The sorts of things that can happen
- You miss regular payments, ‘rob Peter to pay Paul’ and take out additional loans, which lead to multiple debts and increased pressure to pay it all back.
- You promise to repay creditors – usually unrealistic amounts due to fear/guilt/pressure – then break promises resulting in increased pressure (e.g. debt collectors).
- This is followed by legal pressure: letters from solicitors, court summons (often ignored), court orders often leading to bailiffs’ action and then agreeing to unrealistic repayments.
- Finally, furniture/ equipment are seized by bailiffs, utility supplies can be disconnected, you can lose your home and face potential imprisonment.

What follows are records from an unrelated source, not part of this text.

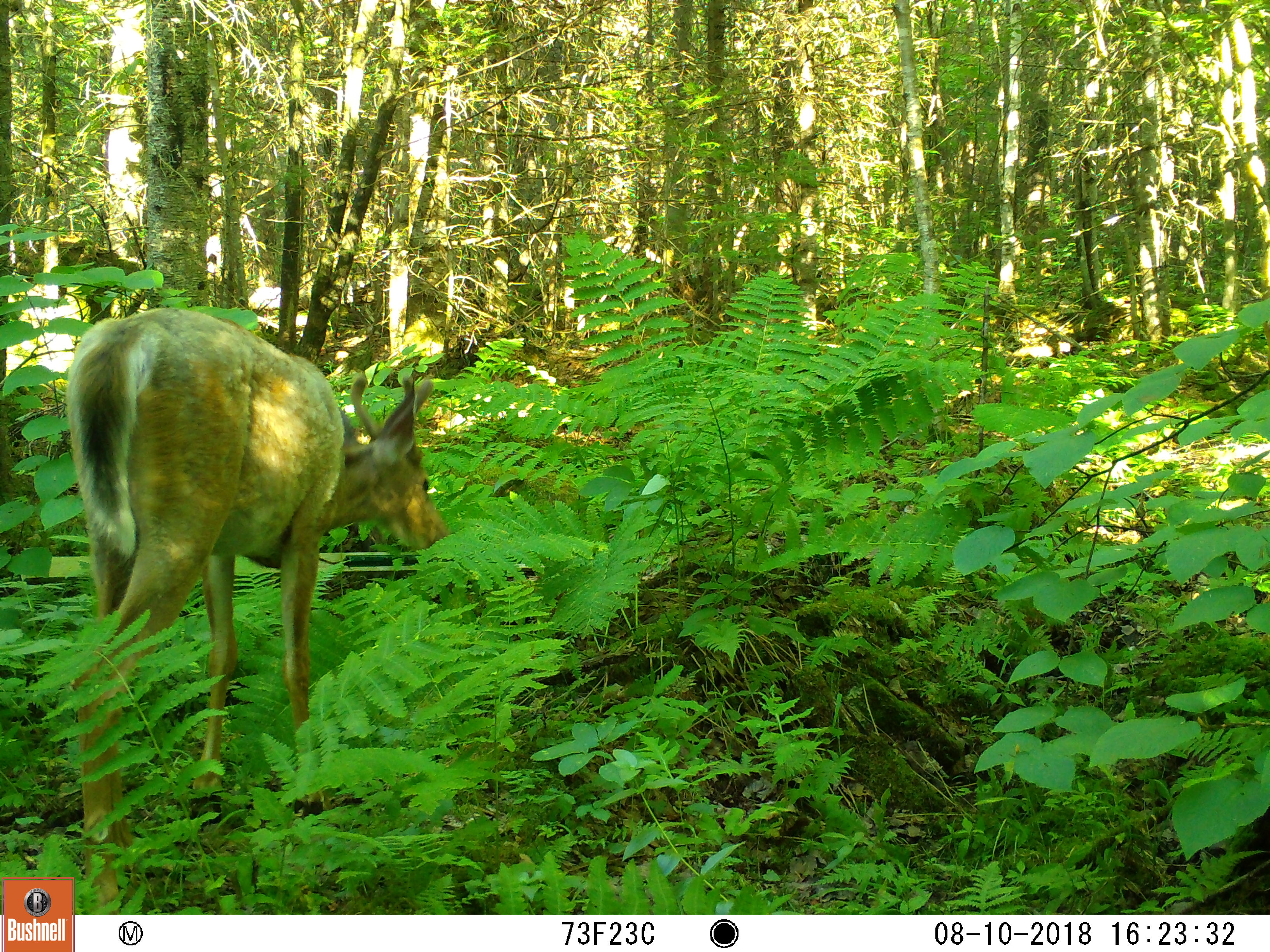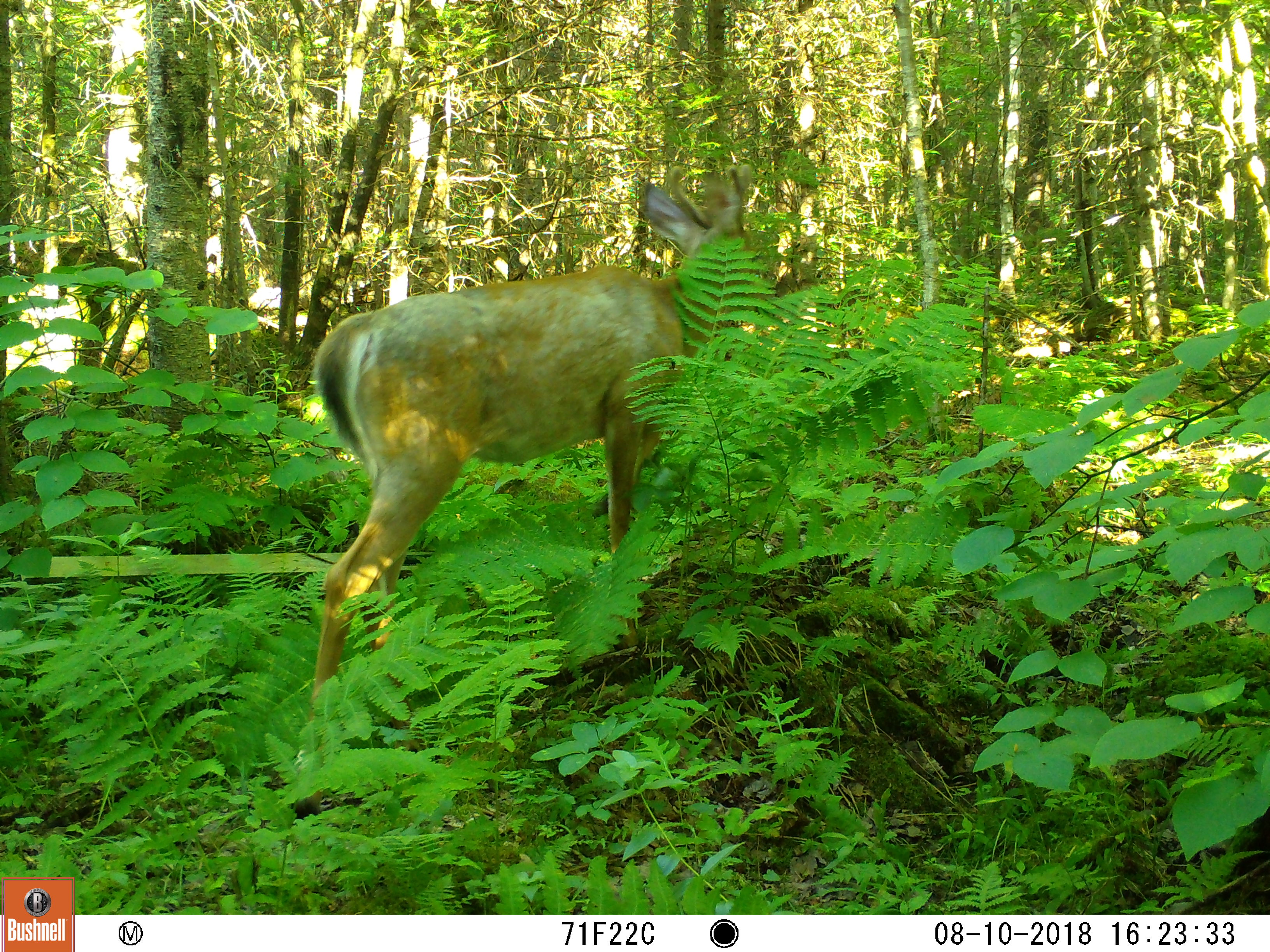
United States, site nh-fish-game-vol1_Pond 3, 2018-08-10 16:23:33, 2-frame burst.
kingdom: Animalia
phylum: Chordata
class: Mammalia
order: Artiodactyla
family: Cervidae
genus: Odocoileus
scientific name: Odocoileus virginianus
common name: white-tailed deer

- Underlying this, there is often denial, depression, frustration and anger accompanied by relationship breakdowns, domestic violence, deterioration of physical health, problems at work, mental breakdown… if they haven’t already happened. It’s a miserable and frightening existence, and so sorting debts out sooner rather than later can reduce the likelihood of it happening in the first place.
Tips and guidance
- Don’t bury your head in the sand. The problem will not go away. The longer you leave it, the worse it gets.
- Do not be tempted by consolidating your loans. Take advice, especially on secured second loans. You could end up losing your home.
- Make sure you pay your priority debts. eg mortgage, council tax, fines etc.
- Contact your creditors immediately either by phone or write to them. You may be amazed as to how helpful they can be.
- Check your entitlements ie benefits, insurance claims etc, to work out your income/ expenditure and an offer of repayment.
- Keep a paper trail. Note every phone conversation, letter, date, time and name of the person to whom you spoke.
- Do not accept rejection. Creditors are like any business, and they are only as good as the staff. If you find a staff member unhelpful, ring back and speak to someone else, you may be amazed at the difference.
- Do not ignore court papers. Courts actually work to your advantage as much as the creditors. The majority of court judgements are issued by default because the debtor doesn’t respond!
- Always attend court hearings. There is no jury, and you will not be sent to jail (unless you are a criminal, of course).
- Disclose all information. Always declare all debts and income/expenditure. Do not underestimate or exaggerate your expenses.
- Keep in regular contact with your creditor. If you promise to return a call, make sure you contact them before they have to contact you again.
Bargain tips (most of us have been there)
- Don’t borrow money unless you can afford to pay it back.
- Don’t lend money unless you can afford not to get it back.